In that paper I sent (• in quotes), I will highlight specific points and questions that have not been answered.

• “When I heard Dave Keylor say they “found” a burst pressure gauge, the bell went off for me. That is why I made my “game over” comment. These guys have been around for too long to write-off a burst gauge as a 25-gallon spill.  [Garfield EAB meeting, 4/4/13]
• “I did the calculations on a minimum 1/8″ pipe feeding a pressure gauge and the flow it can do in gallons/minute.” [Ans. 19.9 gal/min. – 25 gal/min.max. @ 200psi – sent to parties 4/5/13]
• “Still riding on their perceived “luck” of having groundwater flowing from the stream [influent] they are still hoping that none of this will get into the stream. But, considering the stream drops and bank features that exist downstream, their luck may run out.” [Luck ran out and spill entered the stream downstream where stream curved away from road embankment.]
• “Consider the volumes involved after the March 2103 [2013] Parachute Creek spill in western Colorado, where cleanup still isn’t done. The Williams and Bargath companies have recovered 11,800 gallons of liquid hydrocarbons, state officials said. They’ve excavated 2,275 tons of contaminated soil, hauling it for burial at the ECDC facility in Utah.” [Denver Post 5/4/14]

• “This 11,800 gal is 14.3% greater than the 10,122 gal. estimated and it does not account for the evaporation for January to March nor the remainder in the soil not collected.”

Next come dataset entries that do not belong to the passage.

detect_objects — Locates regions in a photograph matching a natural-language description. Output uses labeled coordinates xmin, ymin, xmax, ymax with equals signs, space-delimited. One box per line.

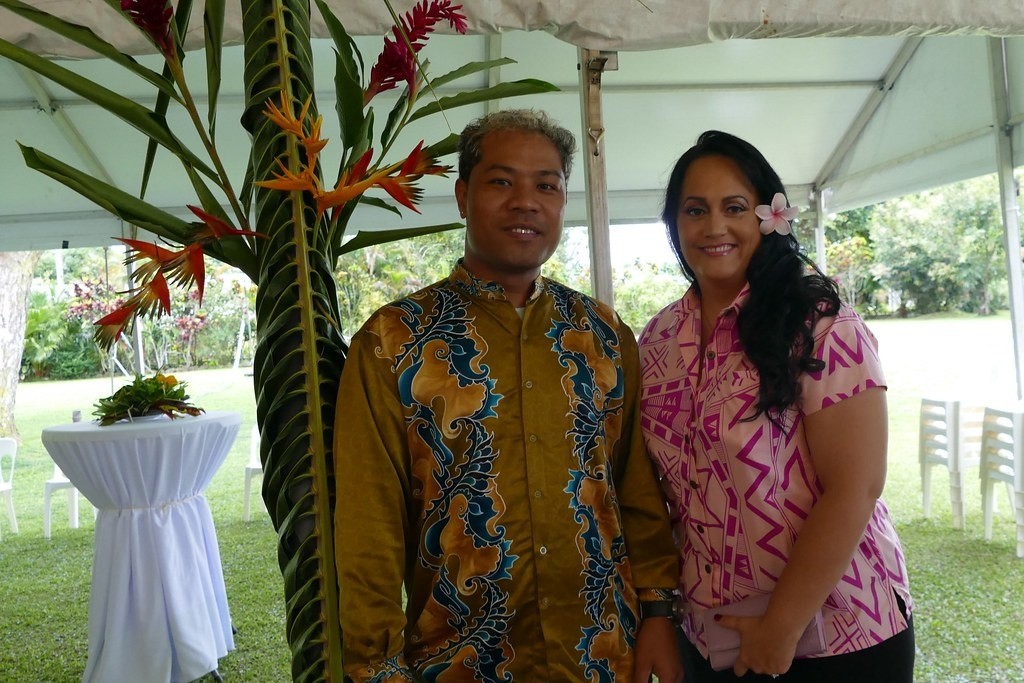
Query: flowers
xmin=92 ymin=365 xmax=208 ymax=426
xmin=755 ymin=192 xmax=800 ymax=234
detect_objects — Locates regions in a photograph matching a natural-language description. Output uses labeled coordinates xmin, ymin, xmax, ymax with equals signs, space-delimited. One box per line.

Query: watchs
xmin=638 ymin=596 xmax=683 ymax=619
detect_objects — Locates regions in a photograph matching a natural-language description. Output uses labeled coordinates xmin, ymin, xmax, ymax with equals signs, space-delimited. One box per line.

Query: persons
xmin=333 ymin=110 xmax=683 ymax=683
xmin=638 ymin=129 xmax=915 ymax=683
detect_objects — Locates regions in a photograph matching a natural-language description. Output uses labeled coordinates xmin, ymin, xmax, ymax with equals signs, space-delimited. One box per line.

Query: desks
xmin=42 ymin=409 xmax=245 ymax=683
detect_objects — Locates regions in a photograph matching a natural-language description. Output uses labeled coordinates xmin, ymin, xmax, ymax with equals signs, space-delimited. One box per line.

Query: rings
xmin=772 ymin=673 xmax=779 ymax=679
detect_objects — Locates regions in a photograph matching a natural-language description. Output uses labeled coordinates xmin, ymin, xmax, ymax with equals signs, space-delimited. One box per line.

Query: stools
xmin=919 ymin=399 xmax=1024 ymax=557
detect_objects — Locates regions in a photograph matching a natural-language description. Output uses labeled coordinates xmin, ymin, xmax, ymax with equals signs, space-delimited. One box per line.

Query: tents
xmin=0 ymin=0 xmax=1024 ymax=455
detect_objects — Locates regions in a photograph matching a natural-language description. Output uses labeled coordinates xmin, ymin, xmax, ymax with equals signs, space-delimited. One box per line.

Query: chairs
xmin=242 ymin=424 xmax=268 ymax=522
xmin=44 ymin=465 xmax=100 ymax=539
xmin=1 ymin=438 xmax=18 ymax=532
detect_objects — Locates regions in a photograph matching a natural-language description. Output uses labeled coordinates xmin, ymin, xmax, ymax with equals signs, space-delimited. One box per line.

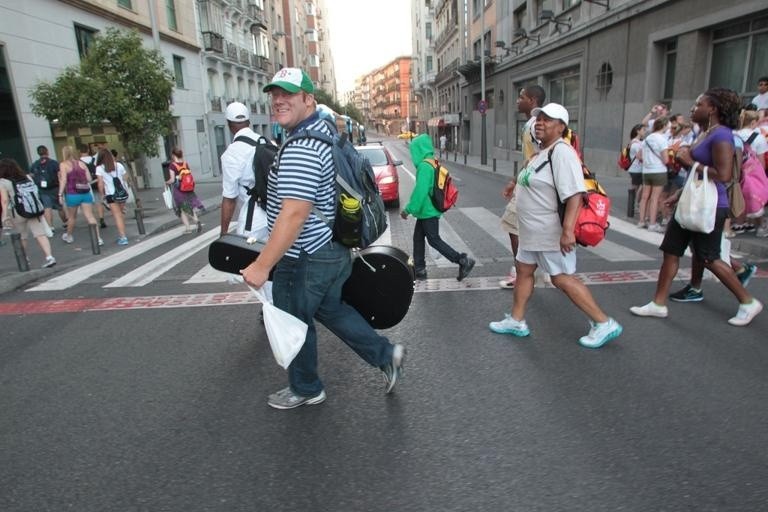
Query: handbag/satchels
xmin=618 ymin=144 xmax=631 ymax=171
xmin=548 ymin=142 xmax=610 ymax=247
xmin=163 ymin=191 xmax=173 ymax=210
xmin=73 ymin=182 xmax=90 ymax=193
xmin=724 ymin=143 xmax=768 ymax=218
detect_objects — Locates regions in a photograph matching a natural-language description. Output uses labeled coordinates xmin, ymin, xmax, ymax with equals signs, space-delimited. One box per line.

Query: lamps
xmin=481 ymin=1 xmax=611 ymax=62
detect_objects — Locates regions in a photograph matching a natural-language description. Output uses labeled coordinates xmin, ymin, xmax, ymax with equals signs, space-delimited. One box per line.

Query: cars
xmin=351 ymin=141 xmax=406 ymax=210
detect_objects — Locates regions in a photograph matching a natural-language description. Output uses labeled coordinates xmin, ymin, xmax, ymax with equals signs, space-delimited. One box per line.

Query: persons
xmin=164 ymin=149 xmax=204 ymax=235
xmin=499 ymin=85 xmax=546 ymax=290
xmin=627 ymin=77 xmax=768 ymax=326
xmin=239 ymin=66 xmax=404 ymax=409
xmin=439 ymin=133 xmax=446 ymax=154
xmin=218 ymin=102 xmax=274 ymax=326
xmin=489 ymin=103 xmax=624 ymax=348
xmin=401 ymin=133 xmax=476 ymax=283
xmin=0 ymin=145 xmax=136 ymax=268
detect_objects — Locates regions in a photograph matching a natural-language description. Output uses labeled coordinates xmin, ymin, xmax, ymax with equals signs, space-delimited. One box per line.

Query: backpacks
xmin=0 ymin=176 xmax=45 ymax=218
xmin=172 ymin=162 xmax=194 ymax=192
xmin=276 ymin=120 xmax=387 ymax=250
xmin=34 ymin=159 xmax=59 ymax=191
xmin=100 ymin=162 xmax=128 ymax=204
xmin=79 ymin=158 xmax=98 ymax=190
xmin=423 ymin=157 xmax=458 ymax=212
xmin=234 ymin=136 xmax=278 ymax=211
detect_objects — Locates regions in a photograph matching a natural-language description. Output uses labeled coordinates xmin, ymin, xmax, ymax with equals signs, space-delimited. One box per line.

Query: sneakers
xmin=117 ymin=237 xmax=128 ymax=245
xmin=725 ymin=222 xmax=768 ymax=238
xmin=489 ymin=313 xmax=530 ymax=337
xmin=728 ymin=297 xmax=763 ymax=326
xmin=629 ymin=301 xmax=668 ymax=318
xmin=40 ymin=258 xmax=57 ymax=268
xmin=62 ymin=233 xmax=74 ymax=243
xmin=265 ymin=386 xmax=326 ymax=410
xmin=379 ymin=344 xmax=407 ymax=393
xmin=579 ymin=317 xmax=623 ymax=348
xmin=638 ymin=217 xmax=670 ymax=232
xmin=499 ymin=272 xmax=517 ymax=289
xmin=98 ymin=238 xmax=105 ymax=246
xmin=669 ymin=284 xmax=704 ymax=302
xmin=736 ymin=262 xmax=758 ymax=288
xmin=457 ymin=253 xmax=475 ymax=281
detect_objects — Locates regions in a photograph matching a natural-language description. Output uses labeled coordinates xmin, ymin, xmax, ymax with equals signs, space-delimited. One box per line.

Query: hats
xmin=531 ymin=102 xmax=569 ymax=127
xmin=262 ymin=68 xmax=315 ymax=93
xmin=225 ymin=102 xmax=250 ymax=123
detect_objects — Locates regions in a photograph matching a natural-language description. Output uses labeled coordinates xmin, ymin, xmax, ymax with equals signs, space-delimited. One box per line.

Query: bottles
xmin=339 ymin=193 xmax=360 ymax=246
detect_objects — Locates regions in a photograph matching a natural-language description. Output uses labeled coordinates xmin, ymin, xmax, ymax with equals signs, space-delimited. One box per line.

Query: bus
xmin=270 ymin=102 xmax=366 ymax=147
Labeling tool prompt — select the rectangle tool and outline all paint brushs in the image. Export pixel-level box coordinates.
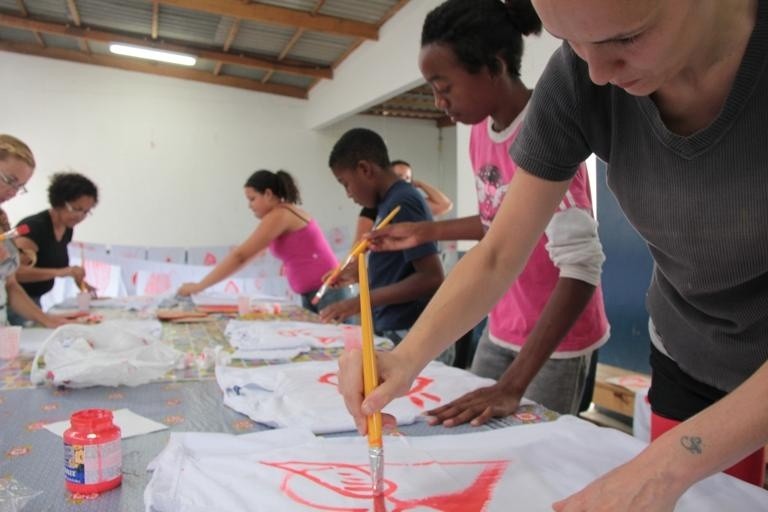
[0,223,30,242]
[357,253,388,512]
[80,249,87,293]
[311,204,402,306]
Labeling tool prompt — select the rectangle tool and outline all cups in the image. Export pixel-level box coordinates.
[2,325,21,360]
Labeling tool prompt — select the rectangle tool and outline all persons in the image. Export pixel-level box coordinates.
[336,0,768,512]
[359,0,611,431]
[6,171,100,328]
[0,133,97,329]
[317,127,456,367]
[350,159,452,259]
[175,168,357,326]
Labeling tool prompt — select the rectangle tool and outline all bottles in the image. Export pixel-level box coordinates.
[62,407,124,495]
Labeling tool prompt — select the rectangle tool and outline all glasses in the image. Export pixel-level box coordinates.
[0,169,28,196]
[65,202,93,218]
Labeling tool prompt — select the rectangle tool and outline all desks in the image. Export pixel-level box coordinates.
[0,293,768,512]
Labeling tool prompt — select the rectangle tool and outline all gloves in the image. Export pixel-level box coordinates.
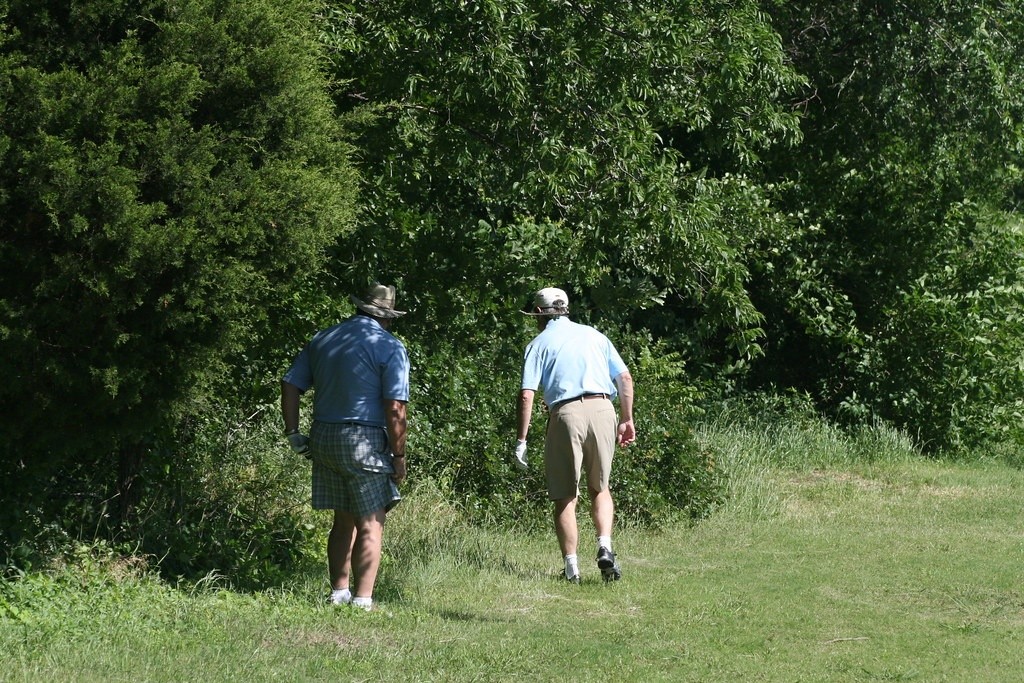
[514,438,528,470]
[285,427,312,460]
[391,454,407,487]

• “By this article, in their best year O&G recovered 71% and left 29% of spilled hydrocarbons. Using this best year of recovery factors, in the Parachute Creek spill, Williams say they recovered 11,800 gallons to date, which if it is 71% AND represents all they can get, then this indicates an original spill into the soil of 16,620 gallons. This 16,620 was supposed to be only 20% of the total spill with 80% evaporating. That figures out to 16620/.20 =  83,100 gallons total spill which was reported as ~50,000 gallons or only 60% of actual spill was reported. If the original spill was 50,000 by record then either the 80/20 estimate was off or they picked up more than they spilled into the ground. “ .... continued…

... the rest ....
• “I believe this discrepancy indicates Williams should produce the records by which they determined the original total spill, how it was obtained, if by real time recording – why the leak wasn’t detected earlier as it was happening, and clear up this important discrepancy surrounding this spill. The presence, lack of, or failure of any leak detecting equipment should be determined in their SCADA system. The regulatory agencies, both COGCC and CDPHE have not shown they required any accounting/investigation of these areas and whether any discrepancies are intentional, accidental or from poor practices/inadequate equipment.” [ The question here is did SCADA equipment detct leaks, record it, but alarms ignored or not answered until 1/3/13?]

Williams was not fined because spill was caused by “equipment failure”, but the question remains of any authority ever checking this aspect. This would be human failure not responding to equipment warnings until a massive spill occurred. 

As this article says, Williams is going to send leak detection data to the plant and Tulsa office on the new pipeline.

Moreover, the CDPHE never did any follow-up on the effects that might have happened as a result of over 50,000 (or over 83,000?) gallons evaporating and blowing downwind and if there was any relation to the “abnormal number of birth defects” reported by a Glenwood Birth Clinic by the end of 2013.